Correct. And Disney’s biggest money maker, their princesses, are a horrible stereotypical view of women. Almost every one of them. Tiana included.
We tolerate them because we know they were from a different time.. when women were viewed differently.. BUT, we could say that they are still perpetuating stereotypes.. So, Do they stay or go?
 

BromBones

Well-Known Member
Correct. And Disney’s biggest money maker, their princesses, are a horrible stereotypical view of women. Almost every one of them. Tiana included.
We tolerate them because we know they were from a different time.. when women were viewed differently.. BUT, we could say that they are still perpetuating stereotypes.. So, Do they stay or go?

If Disney is going to eliminate everything that offends anyone...then the princesses have to go.
 

BromBones

Well-Known Member
You know they have to get rid of The Carousel of Progress...because the theme is "It's a great big beautiful tomorrow".... but for who?

⁂

WHAT NEEDS TO BE DONE> Transcribe the part of the forum thread about Disney princesses starting with "If Disney is" and going on through "but for who?".

⁂

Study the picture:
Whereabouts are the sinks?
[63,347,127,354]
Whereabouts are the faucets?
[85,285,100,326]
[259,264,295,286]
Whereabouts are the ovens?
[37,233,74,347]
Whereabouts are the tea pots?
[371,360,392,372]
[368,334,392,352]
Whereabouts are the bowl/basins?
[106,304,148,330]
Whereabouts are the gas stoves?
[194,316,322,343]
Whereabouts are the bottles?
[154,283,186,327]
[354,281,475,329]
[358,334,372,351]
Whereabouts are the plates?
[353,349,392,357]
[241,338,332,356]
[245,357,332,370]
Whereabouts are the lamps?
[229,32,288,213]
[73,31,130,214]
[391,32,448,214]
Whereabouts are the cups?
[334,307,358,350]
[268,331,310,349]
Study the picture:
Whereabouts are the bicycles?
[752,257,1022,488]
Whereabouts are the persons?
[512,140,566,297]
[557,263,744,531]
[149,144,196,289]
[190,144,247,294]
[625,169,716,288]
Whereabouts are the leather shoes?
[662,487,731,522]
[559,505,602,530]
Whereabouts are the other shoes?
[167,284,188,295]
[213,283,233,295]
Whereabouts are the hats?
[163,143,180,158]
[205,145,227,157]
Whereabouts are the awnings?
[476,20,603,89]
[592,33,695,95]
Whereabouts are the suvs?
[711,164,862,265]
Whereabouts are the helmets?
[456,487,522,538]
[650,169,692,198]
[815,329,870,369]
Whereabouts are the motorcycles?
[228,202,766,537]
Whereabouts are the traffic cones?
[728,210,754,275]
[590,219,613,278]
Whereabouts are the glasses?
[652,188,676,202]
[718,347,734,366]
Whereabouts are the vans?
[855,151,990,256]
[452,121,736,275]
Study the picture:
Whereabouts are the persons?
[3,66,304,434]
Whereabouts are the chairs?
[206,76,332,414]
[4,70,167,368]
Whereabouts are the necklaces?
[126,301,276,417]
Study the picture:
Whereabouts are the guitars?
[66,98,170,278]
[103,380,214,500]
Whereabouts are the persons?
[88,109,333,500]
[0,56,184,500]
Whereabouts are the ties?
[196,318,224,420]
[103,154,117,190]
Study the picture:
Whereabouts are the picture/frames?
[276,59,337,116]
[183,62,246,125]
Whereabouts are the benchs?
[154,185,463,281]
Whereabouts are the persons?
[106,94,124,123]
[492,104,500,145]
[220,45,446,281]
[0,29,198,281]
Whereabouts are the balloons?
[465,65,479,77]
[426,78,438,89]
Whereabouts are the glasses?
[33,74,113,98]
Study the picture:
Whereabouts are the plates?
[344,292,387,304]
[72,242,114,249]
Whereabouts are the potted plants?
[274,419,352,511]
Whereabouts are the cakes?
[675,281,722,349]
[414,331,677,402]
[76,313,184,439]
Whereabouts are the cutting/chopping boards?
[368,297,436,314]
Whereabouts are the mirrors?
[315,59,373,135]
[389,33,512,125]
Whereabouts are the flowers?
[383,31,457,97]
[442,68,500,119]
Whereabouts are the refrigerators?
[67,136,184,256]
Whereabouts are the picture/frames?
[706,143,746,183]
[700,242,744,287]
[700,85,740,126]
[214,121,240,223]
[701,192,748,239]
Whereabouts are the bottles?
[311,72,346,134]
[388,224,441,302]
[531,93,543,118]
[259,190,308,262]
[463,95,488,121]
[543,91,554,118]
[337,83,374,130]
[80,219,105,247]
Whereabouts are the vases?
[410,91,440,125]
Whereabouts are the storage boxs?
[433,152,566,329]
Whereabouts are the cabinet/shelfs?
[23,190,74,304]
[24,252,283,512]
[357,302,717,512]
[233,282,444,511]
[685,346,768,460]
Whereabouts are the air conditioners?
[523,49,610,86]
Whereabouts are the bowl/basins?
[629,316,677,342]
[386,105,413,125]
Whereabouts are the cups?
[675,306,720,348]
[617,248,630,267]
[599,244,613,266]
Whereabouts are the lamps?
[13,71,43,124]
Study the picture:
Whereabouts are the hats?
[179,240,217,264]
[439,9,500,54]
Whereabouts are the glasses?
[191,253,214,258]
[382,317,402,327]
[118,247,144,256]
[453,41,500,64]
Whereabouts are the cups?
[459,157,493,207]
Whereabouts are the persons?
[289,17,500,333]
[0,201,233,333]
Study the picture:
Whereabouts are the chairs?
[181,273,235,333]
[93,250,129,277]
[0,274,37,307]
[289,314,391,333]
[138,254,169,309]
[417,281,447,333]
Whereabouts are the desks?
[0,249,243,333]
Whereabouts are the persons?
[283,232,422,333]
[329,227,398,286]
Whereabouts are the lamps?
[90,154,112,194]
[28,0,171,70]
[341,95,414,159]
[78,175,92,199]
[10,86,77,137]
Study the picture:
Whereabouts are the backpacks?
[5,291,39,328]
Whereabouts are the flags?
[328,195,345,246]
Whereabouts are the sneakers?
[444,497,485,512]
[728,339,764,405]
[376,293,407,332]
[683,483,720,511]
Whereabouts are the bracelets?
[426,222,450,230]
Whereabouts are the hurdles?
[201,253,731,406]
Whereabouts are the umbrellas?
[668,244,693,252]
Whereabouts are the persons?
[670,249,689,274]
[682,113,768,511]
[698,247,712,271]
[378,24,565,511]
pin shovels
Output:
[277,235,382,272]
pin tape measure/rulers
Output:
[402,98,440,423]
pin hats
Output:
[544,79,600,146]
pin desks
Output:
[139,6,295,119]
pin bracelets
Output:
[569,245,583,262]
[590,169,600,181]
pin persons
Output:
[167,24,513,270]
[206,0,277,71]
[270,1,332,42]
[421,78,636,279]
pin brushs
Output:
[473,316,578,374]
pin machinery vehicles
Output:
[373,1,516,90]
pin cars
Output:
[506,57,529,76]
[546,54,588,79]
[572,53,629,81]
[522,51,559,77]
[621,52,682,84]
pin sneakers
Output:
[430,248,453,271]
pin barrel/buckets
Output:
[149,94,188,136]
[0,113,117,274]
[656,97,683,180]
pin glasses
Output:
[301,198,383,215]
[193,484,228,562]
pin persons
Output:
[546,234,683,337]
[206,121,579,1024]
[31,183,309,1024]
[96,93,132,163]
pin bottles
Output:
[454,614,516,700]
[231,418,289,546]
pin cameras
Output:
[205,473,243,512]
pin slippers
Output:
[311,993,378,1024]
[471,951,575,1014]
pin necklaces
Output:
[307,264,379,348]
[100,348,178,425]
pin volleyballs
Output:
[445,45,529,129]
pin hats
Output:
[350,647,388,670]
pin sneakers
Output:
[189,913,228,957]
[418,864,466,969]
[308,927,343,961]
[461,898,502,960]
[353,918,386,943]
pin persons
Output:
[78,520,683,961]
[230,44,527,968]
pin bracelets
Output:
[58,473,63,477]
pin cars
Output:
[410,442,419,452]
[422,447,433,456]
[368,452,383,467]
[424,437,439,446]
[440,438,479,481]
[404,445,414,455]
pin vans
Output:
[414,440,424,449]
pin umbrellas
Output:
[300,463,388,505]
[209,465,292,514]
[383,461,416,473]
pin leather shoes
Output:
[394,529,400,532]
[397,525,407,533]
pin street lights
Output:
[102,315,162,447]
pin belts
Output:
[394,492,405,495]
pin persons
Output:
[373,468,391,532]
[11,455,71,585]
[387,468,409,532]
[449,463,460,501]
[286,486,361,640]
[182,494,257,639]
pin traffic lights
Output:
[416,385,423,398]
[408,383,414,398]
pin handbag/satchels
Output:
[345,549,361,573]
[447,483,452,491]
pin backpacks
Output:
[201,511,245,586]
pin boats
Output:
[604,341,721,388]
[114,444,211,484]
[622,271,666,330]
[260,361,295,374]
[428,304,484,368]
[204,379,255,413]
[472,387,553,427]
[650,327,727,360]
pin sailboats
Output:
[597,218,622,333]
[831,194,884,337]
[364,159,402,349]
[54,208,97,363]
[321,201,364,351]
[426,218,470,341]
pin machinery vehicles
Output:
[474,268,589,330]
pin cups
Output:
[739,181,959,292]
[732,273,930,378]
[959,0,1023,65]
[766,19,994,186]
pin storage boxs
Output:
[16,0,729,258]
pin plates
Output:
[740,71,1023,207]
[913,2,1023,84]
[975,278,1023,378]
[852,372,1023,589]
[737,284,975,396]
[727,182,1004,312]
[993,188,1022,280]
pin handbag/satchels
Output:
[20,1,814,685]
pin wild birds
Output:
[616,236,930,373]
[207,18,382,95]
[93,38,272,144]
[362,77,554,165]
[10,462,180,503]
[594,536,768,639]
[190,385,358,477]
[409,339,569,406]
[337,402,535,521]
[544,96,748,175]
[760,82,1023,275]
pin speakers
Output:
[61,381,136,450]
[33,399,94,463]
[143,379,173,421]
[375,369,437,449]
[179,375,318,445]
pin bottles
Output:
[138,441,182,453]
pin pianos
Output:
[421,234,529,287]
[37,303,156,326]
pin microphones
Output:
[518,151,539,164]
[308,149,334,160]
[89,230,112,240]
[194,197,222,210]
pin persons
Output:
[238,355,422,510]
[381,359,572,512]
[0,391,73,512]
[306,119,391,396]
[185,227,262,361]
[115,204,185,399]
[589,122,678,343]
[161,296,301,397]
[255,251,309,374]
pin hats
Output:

⁂

SOLUTION TO THIS PROBLEM>
If Disney is going to eliminate everything that offends anyone...then the princesses have to go.
 

BromBones

Well-Known Member
You know they have to get rid of The Carousel of Progress...because the theme is "It's a great big beautiful tomorrow".... but for who?